## EXERCISE INSTRUCTIONS
Summarize the piece below on virtual reality at Sundance in two sentences.

## EXTRACT TO READ

Virtual reality brings a New Frontier in storytelling
January 30, 2015
If one thing was clear from the New Frontier installation at the Sundance Film Festival, it’s that virtual reality isn’t just a new step in storytelling, it’s a giant leap that can (virtually) put you in someone else’s shoes.
That "someone" isn’t necessarily a person, either. In the most eye-catching exhibition, "Birdly," by Max Rheiner, the user lies face-down on a large contraption that has "wing" panels extending out to each side. The user inserts his or her hands into the wings, puts on virtual reality goggles and headset, and immediately is dropped over the city of San Francisco (for anyone with a fear of heights, be ready for your stomach to drop). Flap your wings to climb, angle them to glide, twist and soar and feel the wind rush through your hair (via a strategically placed fan). It’s a safe bet that it’s the closest you’ve ever been to being a bird.

(Stored data)
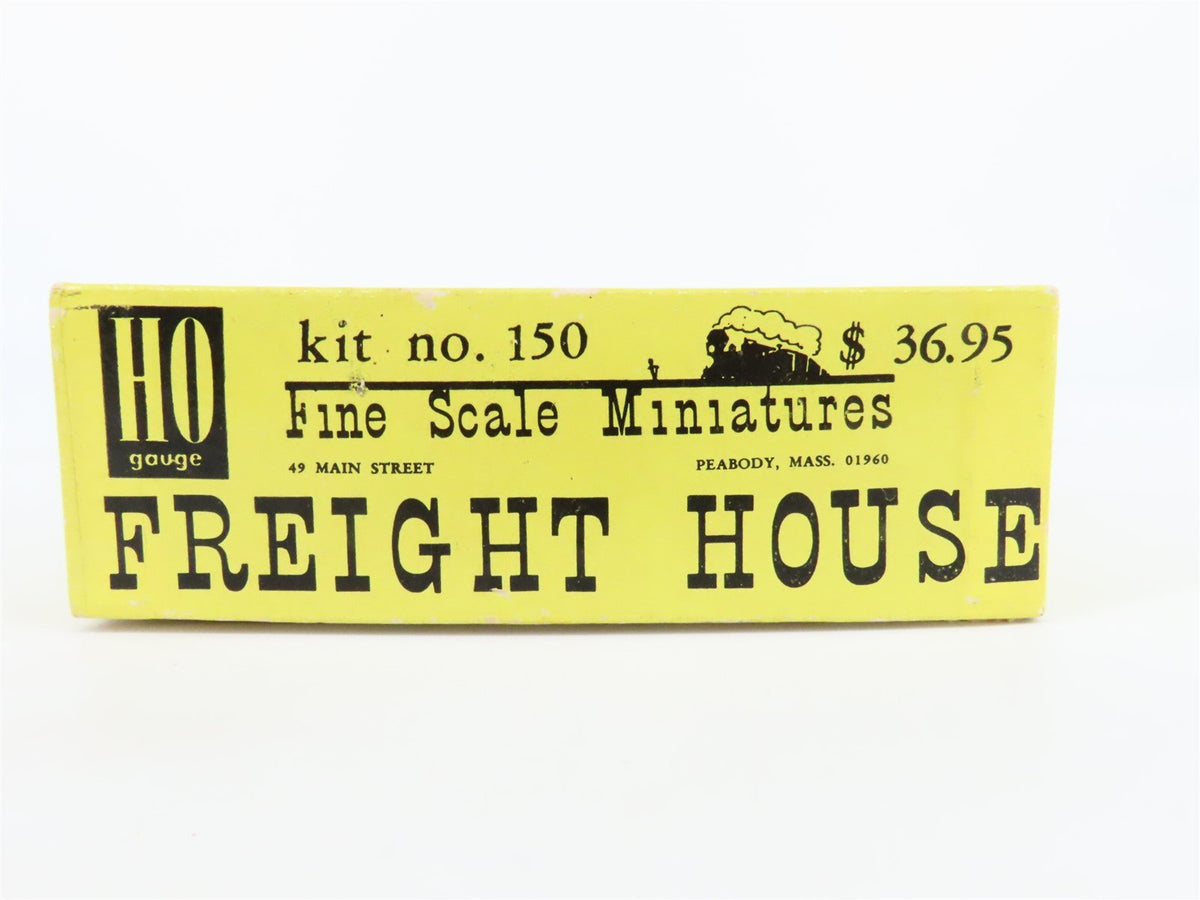 HO Scale Fine Scale Miniatures Kit #150 &quot;Old Time&quot; Freight House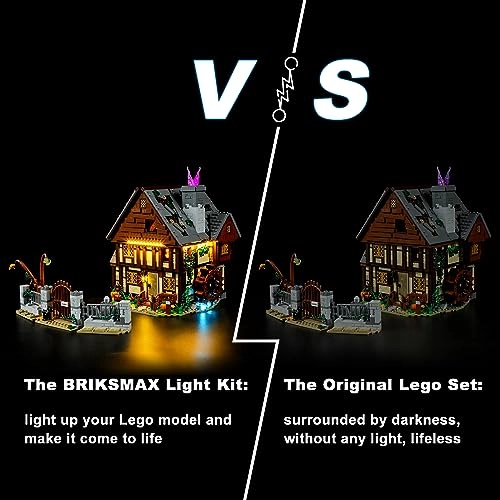 Led Lighting Kit for LEGO-21341 - Lego ldeas Disney Hocus Pocus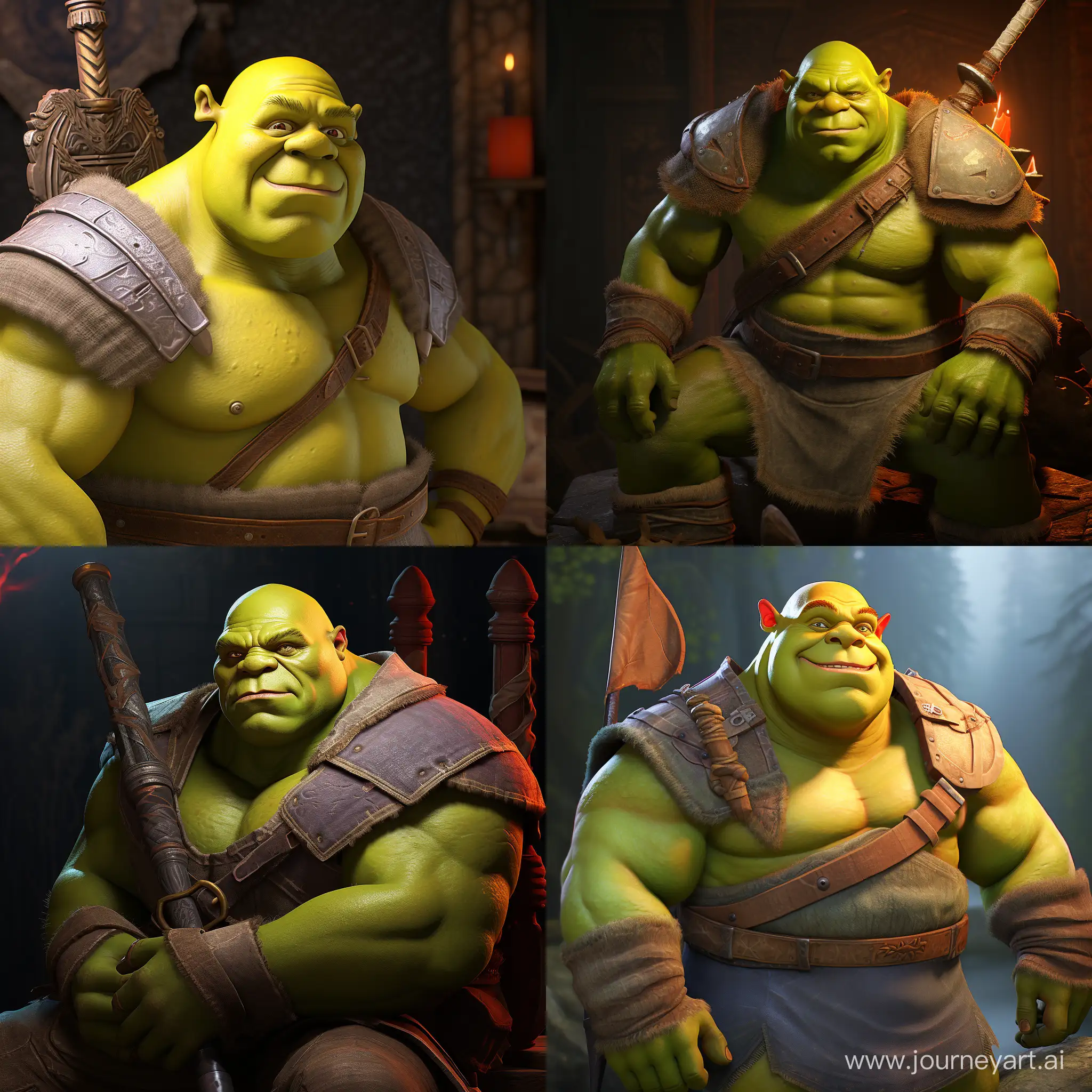 Shrek-Engages-in-Epic-Dota-2-Battle-with-Unique-Settings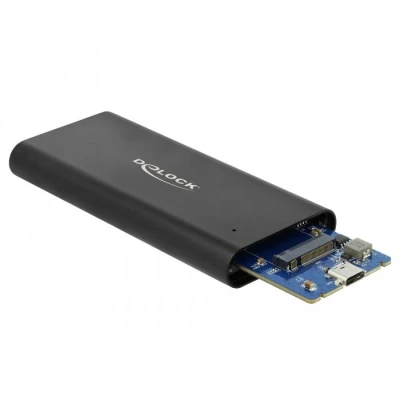 Afbeelding van Delock Externe Behuizing voor M.2 NVMe PCIe SSD met SuperSpeed USB 10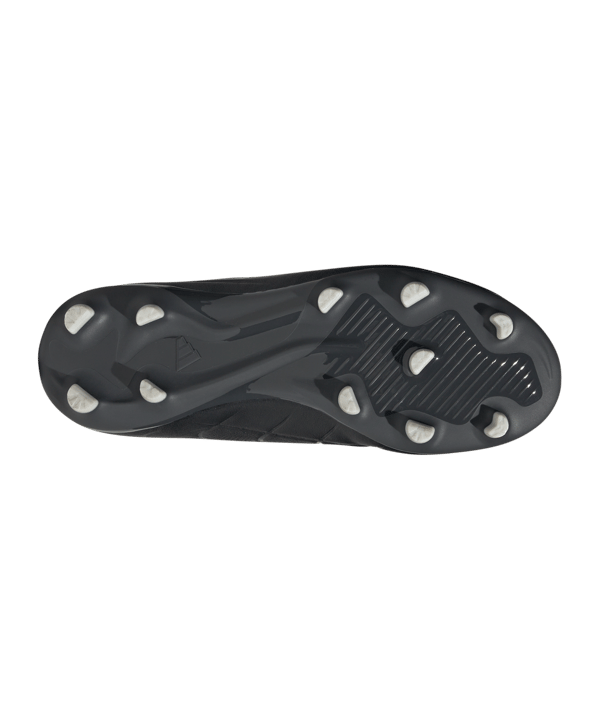 adidas COPA Pure 2 League FG Kids Nightstrike Schwarz Grau - schwarz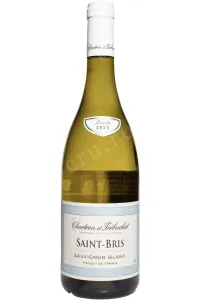 Вино Chartron et Trebuchet Sauvignon Blanc Saint-Bris AOC 2023 0.75 л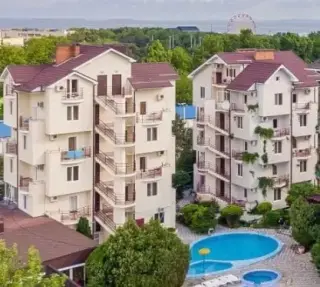 Гостевой комплекс "Марина", корпус 1, корпус 2 — Краснодарский край: фото объекта размещения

## RESPONSE
The New Frontier installation at the Sundance Film Festival made clear that virtual reality is a giant leap in storytelling that can put users in someone else's shoes, and that someone need not be a person. In the most eye-catching exhibition, Max Rheiner's "Birdly," a user lies face-down on a contraption with wing panels, puts on goggles and a headset, and flies over San Francisco by flapping and angling the wings while a fan sends wind through the user's hair.